O uso das tranças, por exemplo, é um ato milenar que acompanha o povo africano. É utilizado, inclusive para diferenciar tribos, idade, estados civis e, até mesmo, posição na sociedade. No período escravagista, os penteados serviram como forma de comunicação entre os africanos que foram escravizados.

Daniela Orí Asé trabalha com turbantes, fazendo disputa de narrativas para a valorização da cultura afro. FOTO: Donminique Azevedo

Por conseguinte, é possível observar que o processo de construção social do cabelo crespo pode – guardadas as devidas proporções – ser comparado ao próprio ciclo de crescimento do fio capilar, que nasce, cresce, executa sua função, morre e nasce de novo. A diferença é que esta morte, além de biológica, recai, antes de tudo, no processo de negação, fruto da ausência de representatividade positiva.

Apesar de, em toda a história da humanidade, percebermos as mudanças na forma como o cabelo crespo foi manipulado com intuito de autoafirmação da identidade, preconceitos e estigmas são frequentes.
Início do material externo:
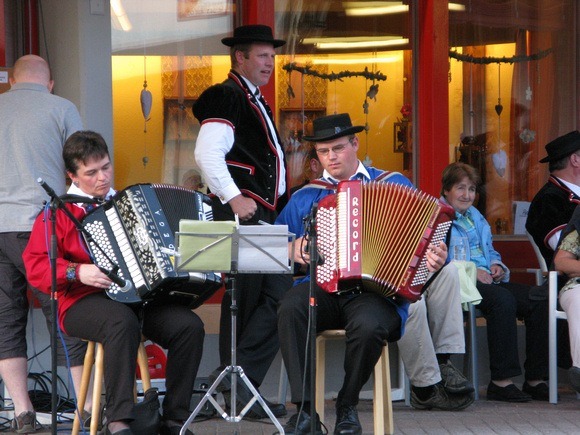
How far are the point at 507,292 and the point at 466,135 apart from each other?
1.78m

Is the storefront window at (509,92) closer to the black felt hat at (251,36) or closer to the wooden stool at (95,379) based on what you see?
the black felt hat at (251,36)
São inúmeros os relatos de racismo pela condição de ter e reafirmar o crespo. Da mesma forma, contra-narrativas combatem a discriminação e enegrecem o debate. São iniciativas
que, seja pela perspectiva estética, epistêmica, artística e/ou educacional, fortalecem e apoiam o
direito daqueles que querem encrespar.

A resistência perpassa, principalmente, pelo combate ao racismo estrutural e estruturante. Isto porque o preconceito com o cabelo, na maioria das vezes, não está dissociado ao da cor da pele. Neste sentido, citando o antropólogo e professor Dr. Kabengele Munanga, “enquanto uma única pessoa continuar a ser caracterizada e discriminada pela cor da pele escura, enquanto uma única pessoa se obstinar, por causa da sua diferença, a lançar sobre outra pessoa um olhar globalizante que a desumaniza ou a desvaloriza, a negritude deverá ser instrumento de combate para garantir a todos o mesmo direito fundamental de desenvolvimento, a dignidade humana e o respeito das culturas do mundo”.

*Donminique Azevedo é jornalista, pós-graduanda em Gênero, Raça e Sexualidades, educadora e escritora. Atua também como repórter do Portal Correio Nagô.